▸ DIRECTIONS FOR THIS TASK: With every picture left out, give the data below back exactly.

*** DATA EXTRACT ***

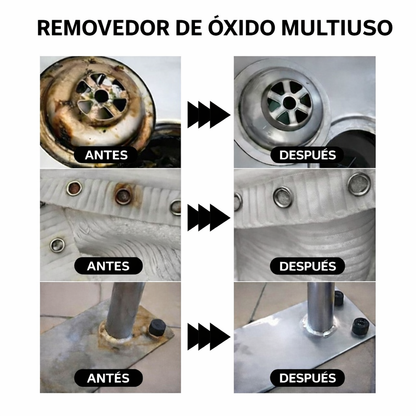 REMOVEDOR DE ÓXIDO MULTIUSO

ANTES

DESPUÉS

ANTES

DESPUÉS

ANTÉS

DESPUÉS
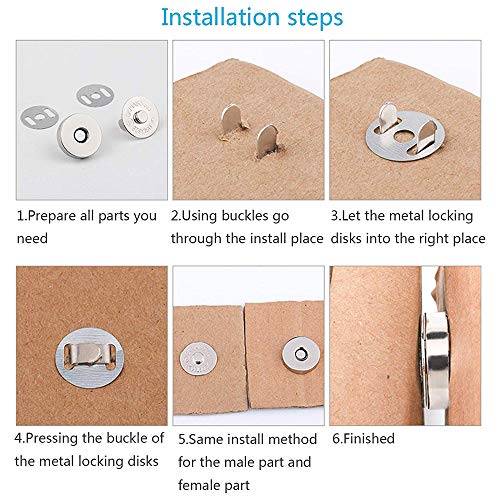 Installation steps

1.Prepare all parts you need

2.Using buckles go through the install place

3.Let the metal locking disks into the right place

4.Pressing the buckle of the metal locking disks

5.Same install method for the male part and female part

6.Finished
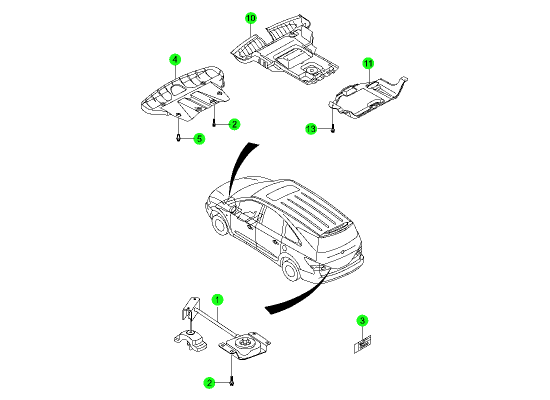 10
4
11
2
13
5
1
3
2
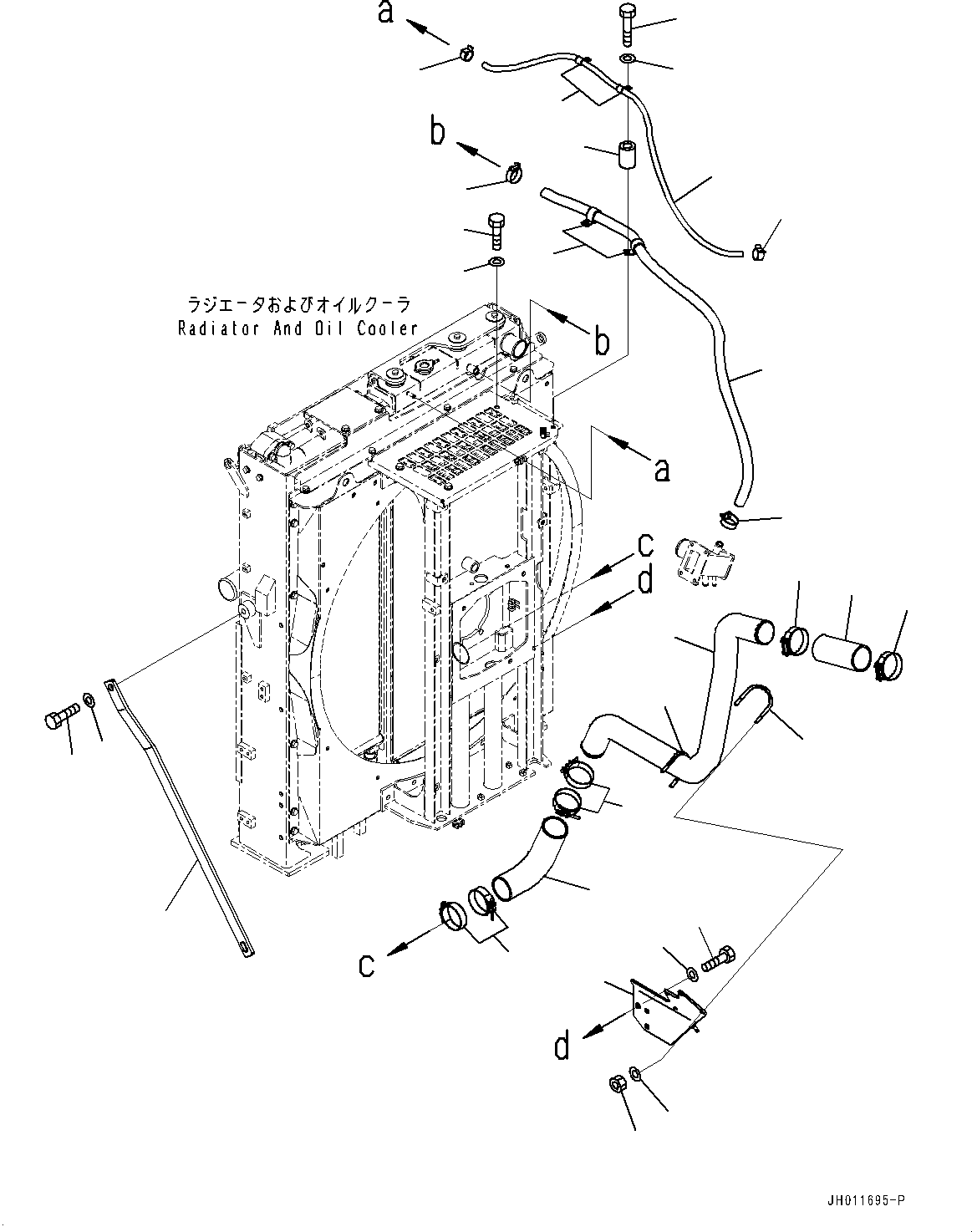 a

b

ラジエータおよびオイルクーラ
Radiator And Oil Cooler

b

a

c

d

c

d

JH011695-P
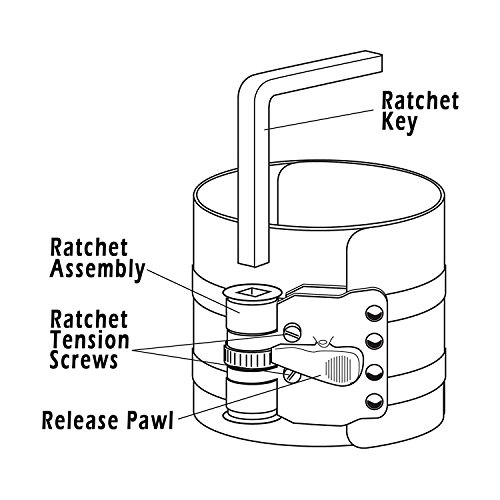 Ratchet Key

Ratchet Assembly

Ratchet Tension Screws

Release Pawl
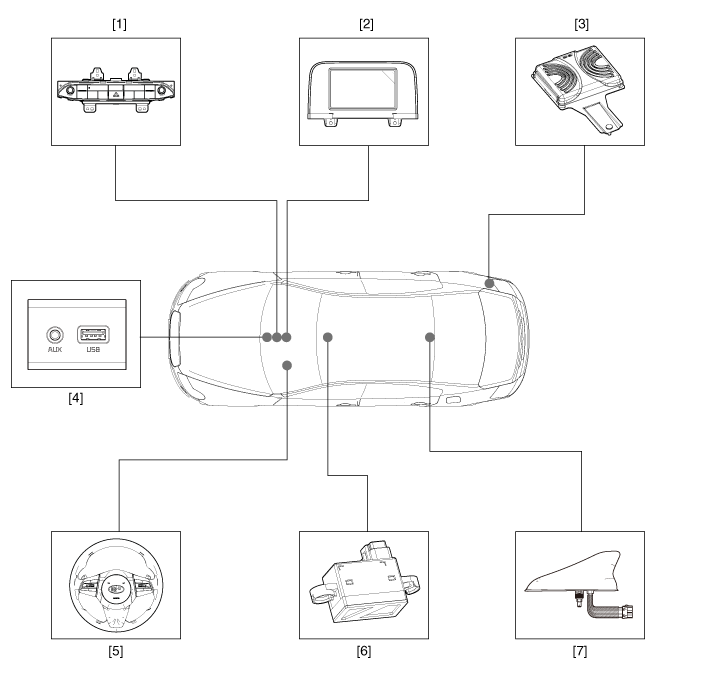 [1]

[2]

[3]

AUX USB

[4]

[5]

[6]

[7]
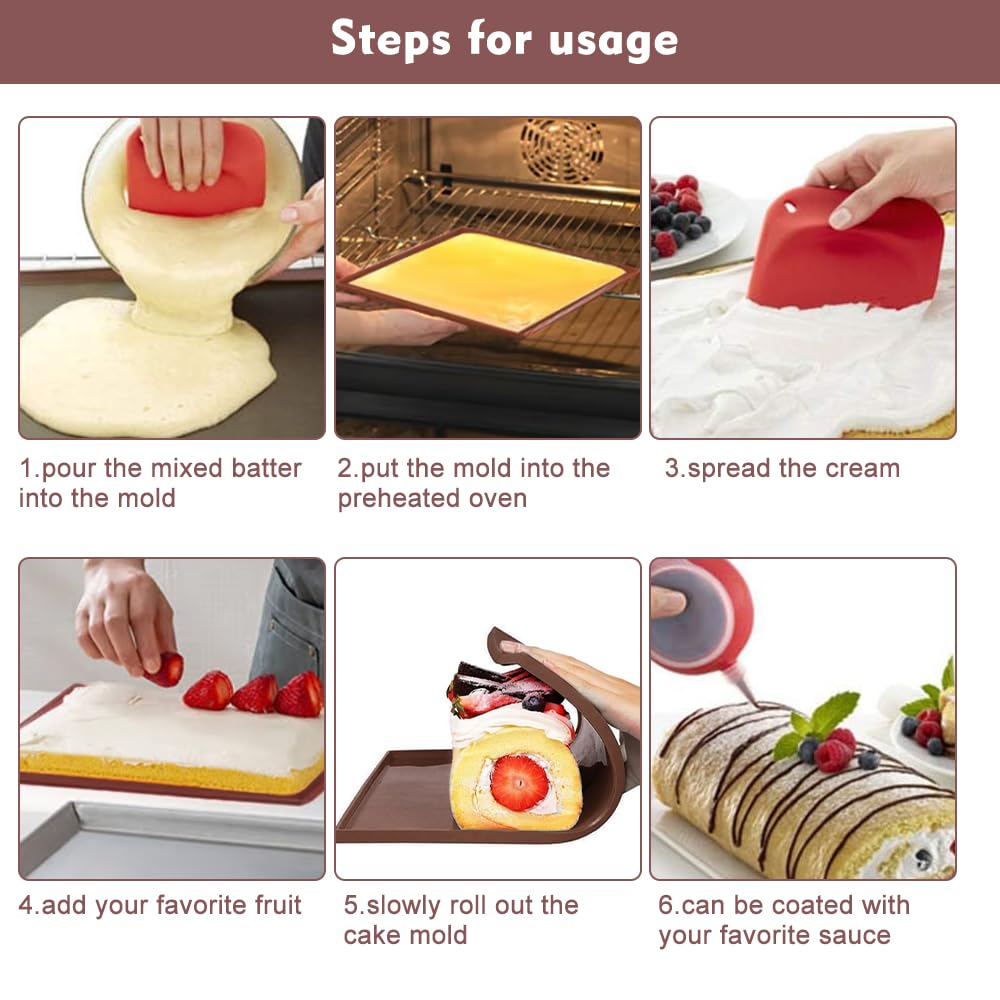 Steps for usage

1.pour the mixed batter into the mold

2.put the mold into the preheated oven

3.spread the cream

4.add your favorite fruit

5.slowly roll out the cake mold

6.can be coated with your favorite sauce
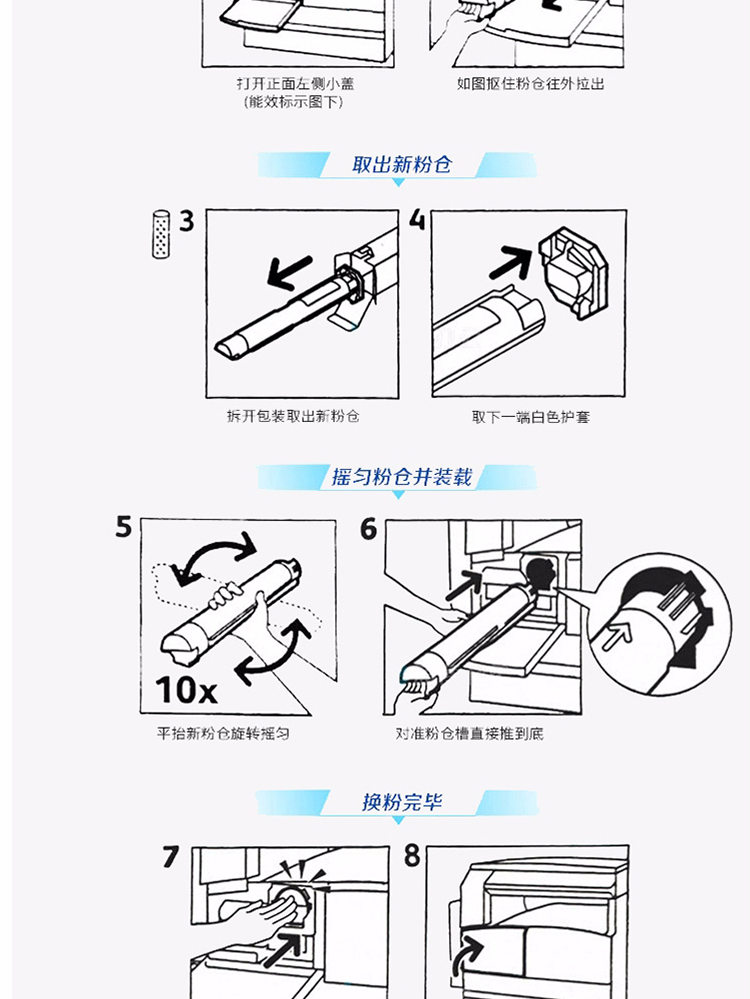 打开正面左侧小盖
（能效标示图下）

如图抠住粉仓往外拉出

取出新粉仓

3

4

拆开包装取出新粉仓

取下一端白色护套

摇匀粉仓并装载

5

6

10x

平抬新粉仓旋转摇匀

对准粉仓槽直接推到底

换粉完毕

7

8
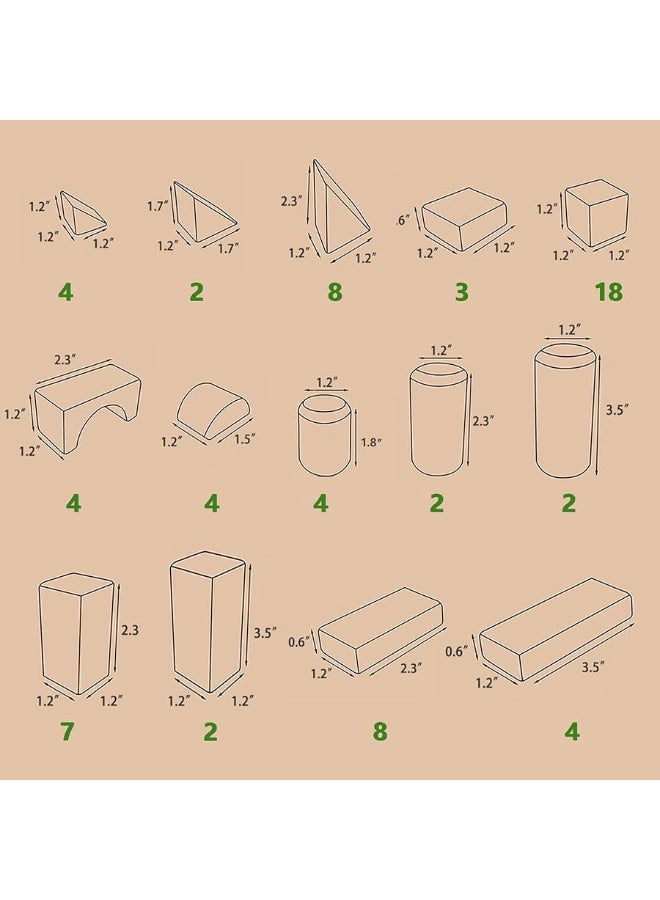 1.2″
1.2″
1.2″
4

1.7″
1.2″
1.7″
2

2.3″
1.2″
1.2″
8

.6″
1.2″
1.2″
3

1.2″
1.2″
1.2″
18

2.3″
1.2″
1.2″
4

1.2″
1.5″
4

1.2″
1.8″
4

1.2″
2.3″
2

1.2″
3.5″
2

2.3
1.2″
1.2″
7

3.5″
1.2″
1.2″
2

0.6″
1.2″
2.3″
8

0.6″
1.2″
3.5″
4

*** End of DATA EXTRACT ***

▸ RESULT:
 REMOVEDOR DE ÓXIDO MULTIUSO

ANTES

DESPUÉS

ANTES

DESPUÉS

ANTÉS

DESPUÉS
 Installation steps

1.Prepare all parts you need

2.Using buckles go through the install place

3.Let the metal locking disks into the right place

4.Pressing the buckle of the metal locking disks

5.Same install method for the male part and female part

6.Finished
 10
4
11
2
13
5
1
3
2
 a

b

ラジエータおよびオイルクーラ
Radiator And Oil Cooler

b

a

c

d

c

d

JH011695-P
 Ratchet Key

Ratchet Assembly

Ratchet Tension Screws

Release Pawl
 [1]

[2]

[3]

AUX USB

[4]

[5]

[6]

[7]
 Steps for usage

1.pour the mixed batter into the mold

2.put the mold into the preheated oven

3.spread the cream

4.add your favorite fruit

5.slowly roll out the cake mold

6.can be coated with your favorite sauce
 打开正面左侧小盖
（能效标示图下）

如图抠住粉仓往外拉出

取出新粉仓

3

4

拆开包装取出新粉仓

取下一端白色护套

摇匀粉仓并装载

5

6

10x

平抬新粉仓旋转摇匀

对准粉仓槽直接推到底

换粉完毕

7

8
 1.2″
1.2″
1.2″
4

1.7″
1.2″
1.7″
2

2.3″
1.2″
1.2″
8

.6″
1.2″
1.2″
3

1.2″
1.2″
1.2″
18

2.3″
1.2″
1.2″
4

1.2″
1.5″
4

1.2″
1.8″
4

1.2″
2.3″
2

1.2″
3.5″
2

2.3
1.2″
1.2″
7

3.5″
1.2″
1.2″
2

0.6″
1.2″
2.3″
8

0.6″
1.2″
3.5″
4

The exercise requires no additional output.